A power ministry order of Thursday stating equipment from prior reference countries need to take prior permission from the government transmogrified within a day into a complete import ban of equipment from China and Pakistan in the hands of Union power minister R.K. Singh.
At a virtual interaction with his state counterparts on Friday, Singh said equipment import from China and Pakistan would not be permitted especially on the basis of inspection.
Ministry sources said there was no contradiction between the office order and Singh’s utterances on Friday. They said the ministry order was mindful of WTO rules and did not specifically mention any country, but Singh was forthcoming about who the action was aimed at.
In the office order of July 2, the ministry said, “Any import of equipment or components or parts from ‘prior reference’ countries as specified or by persons owned by, controlled by, or subject to the jurisdiction or the directions of these ‘prior reference’ countries will require prior permission of the Government of lndia”.
However, the power minister on Friday said “any equipment needs permission and we will not give permission for equipment from China and Pakistan”. He said power systems were subject to malware attacks which require the inspection of imported equipment. The minister on Thursday had told a news website the government was even considering tariff restrictions, which are different from outright ban.
He said state distribution companies should also not give orders to Chinese companies. PFC and REC will provide cheap credit to buy local equipment, the minister said.
The development has led to questions on what happens to existing projects that use Chinese equipment.

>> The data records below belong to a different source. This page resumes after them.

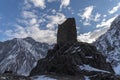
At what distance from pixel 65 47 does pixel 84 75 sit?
30.9 m

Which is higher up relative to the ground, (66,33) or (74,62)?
(66,33)

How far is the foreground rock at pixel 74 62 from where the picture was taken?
118 metres

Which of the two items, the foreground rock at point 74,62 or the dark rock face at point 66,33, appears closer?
the foreground rock at point 74,62

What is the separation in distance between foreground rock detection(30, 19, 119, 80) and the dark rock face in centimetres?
82

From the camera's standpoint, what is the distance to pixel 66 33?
153 metres

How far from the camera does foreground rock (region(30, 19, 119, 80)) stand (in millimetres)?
118281

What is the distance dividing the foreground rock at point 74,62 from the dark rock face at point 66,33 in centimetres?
82

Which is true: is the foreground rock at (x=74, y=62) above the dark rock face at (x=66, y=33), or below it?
below

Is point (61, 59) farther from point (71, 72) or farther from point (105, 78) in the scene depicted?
point (105, 78)

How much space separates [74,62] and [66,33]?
30.5 meters

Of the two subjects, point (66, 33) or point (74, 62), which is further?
point (66, 33)

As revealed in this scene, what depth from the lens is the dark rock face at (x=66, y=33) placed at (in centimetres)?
15150

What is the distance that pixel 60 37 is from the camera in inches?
6033

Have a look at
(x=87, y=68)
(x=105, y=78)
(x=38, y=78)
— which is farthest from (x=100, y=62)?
(x=38, y=78)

Anil Ambani’s Reliance Power uses equipment from China for its Sasan project, which is amongst the world’s largest integrated power generation and coal mine project.
Sources close to the company did not comment on whether the decision may impact the sourcing of spares should the need arise. They pointed out that the project has not encountered any problems so far.
Singh said the government would consider outstandings of state distribution companies to the power generators till May for support to the discoms in the form of soft loans to the tune of Rs 90,000 crore from PFC/REC. Previously, it was decided to consider outstandings till March.